To detect and correct multiple errors in vertically adjacent tag words, the address of erred words should be determined. This is done by the error address generation block, shown in Fig. 1. This block contains an error address encoder.

**Error Address Encoder.** When an alpha particle hit corrupts multiple adjacent tag words, a priority encoder should be used to find the address location of the errors. Implementation of a priority encoder is costly compared to an address encoder. To take advantage of the fact that only adjacent tag words can



Fig. 3. Pipeline diagram for the detection and correction for soft errors in Fig. 2(b)
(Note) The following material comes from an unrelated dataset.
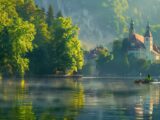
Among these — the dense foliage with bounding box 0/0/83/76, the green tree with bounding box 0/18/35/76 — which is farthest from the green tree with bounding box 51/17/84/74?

| Pipeline Stage | Delay Component                        |
|----------------|----------------------------------------|
| PAR            | Parity chain                           |
| ENC            | Error address encoder                  |
| RD             | Reading tag CAM and error computation  |
| WR             | Writing tag CAM                        |
| MRA            | Miss Status Holding Register access    |
| PROP           | Parity chain and error address encoder |

Table 1. Definition for abbreviated words in Fig 3

be corrupted simultaneously, we propose a scheme that only requires an address encoder.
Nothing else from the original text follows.